In the summer of 1994, we were busy again. The DRPP ran our second Single Parent Family Camp, two VBS programs, our second Sandbanks Beach Mission and a SU Sports baseball camp. Lynne was ramping up her program on Vancouver Island.

Earlier in the year I had initiated the Lamplighter Program. This was a “monthly giving program”, which we promoted to our wide base of Bible Reading Notes users. I had borrowed this idea from SU South Africa. It had gone down well, and we gained about 500 financial supporters who committed to giving regularly. This put a valuable foundation underneath our finances and bought us the capacity to begin to do some of the new things and take on some of the staff that we were beginning to do.
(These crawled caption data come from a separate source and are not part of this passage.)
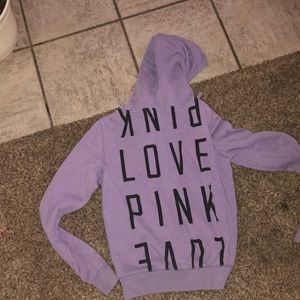 Victoria Secret Pink pullover sweatshirt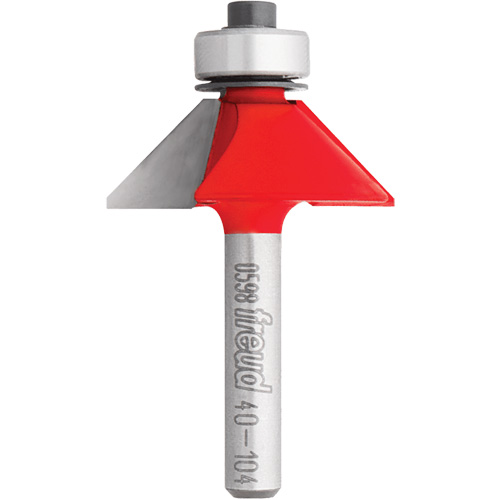 Router Bit - Chamfer Bit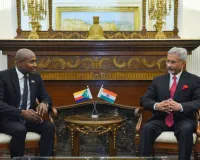 हिंद महासागर में बढ़ेगी भारत की रणनीतिक ताकत, जयशंकर ने कोमोरोस के विदेश मंत्री से की अहम मुलाकात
Rob and Cher - by the end of 1994 we
had much to be thankful for.
There was much to be encouraged about, but Cher and I were nevertheless feeling the strain. Cher was doing the finances for SU, in her part time position, which really had become a full-time position. She was also looking after the girls, managing the home, and generally keeping the show on the road. At the end of 1994 I wrote in our Christmas newsletter, “It has been extremely hectic, to the point sometimes when Cher and I have been tempted just to walk away from it. However, we have not, and we are still hanging in there”. Nevertheless, the time had come for Cher to take some pressure off us as a family. The decision was made that she would stay at home and I appointed Nellie Cotnam as our full time Administrator.

Despite, Cher and I feeling stressed, by the end of 1994, we had much to be thankful for. Our Quest Club was continuing under Nancy Ford’s leadership. Linda van Leuwen was beginning to contact the Bible Reading Reps in churches. The decline in circulation of our adult bible reading guides seemed to be slowing down. We had two Pilot Projects, supported by keen committees. Bob Johnson was a real going concern with SU Sports and had plans to expand. We were connecting with churches and helping them to run VBS programs. We had an excellent Beach Mission team in place and ideas on how to expand it. Somehow, we had grown the budget and miraculously balanced it each year. We were a going concern, despite being very stretched in all directions, I was satisfied with where we had got to. The future for SU looked hopeful and I was grateful to the Lord for His blessings in this regard.